- Your task -
Repeat every line of the data exactly, but not the pictures.

- Provided data -
________________
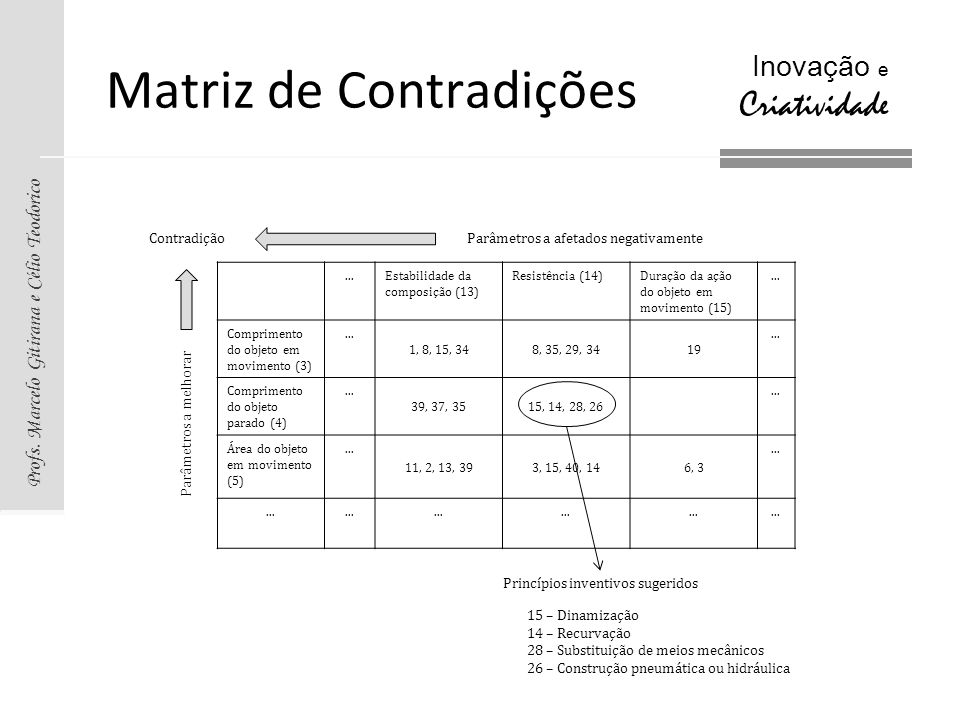 Profs. Marcelo Gitirana e Célio Teodorico Inovação e Criatividade Matriz de Contradições...Estabilidade da composição (13) Resistência (14)Duração da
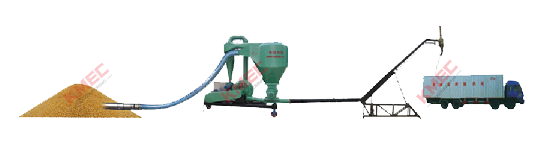 portable grain conveyor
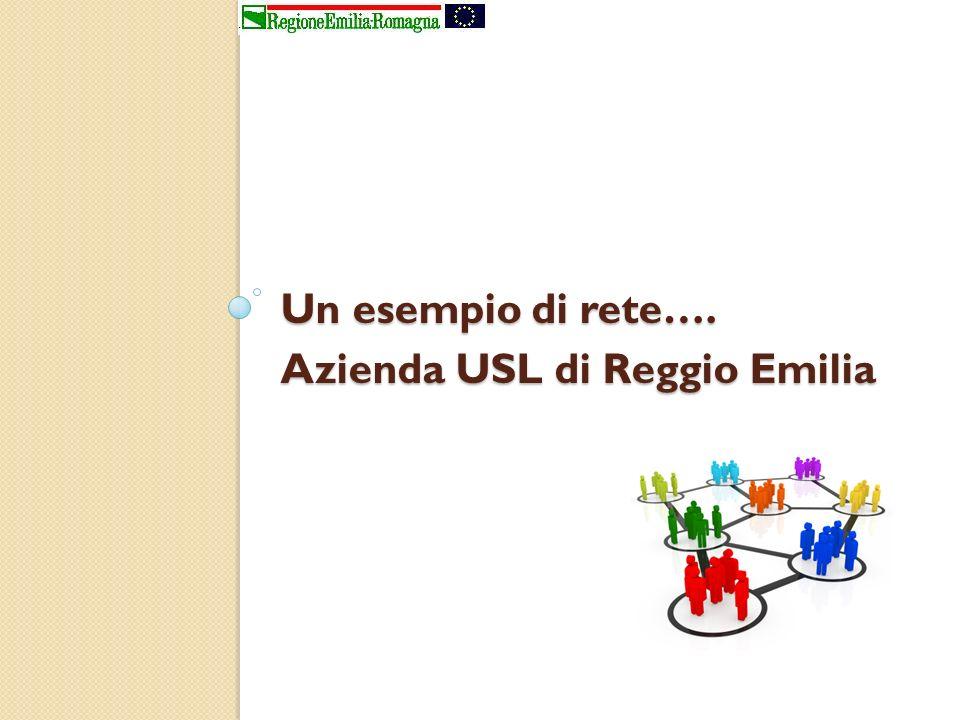 Un esempio di rete…. Azienda USL di Reggio Emilia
________________
- Your response -
 Profs. Marcelo Gitirana e Célio Teodorico Inovação e Criatividade Matriz de Contradições...Estabilidade da composição (13) Resistência (14)Duração da
 portable grain conveyor
 Un esempio di rete…. Azienda USL di Reggio Emilia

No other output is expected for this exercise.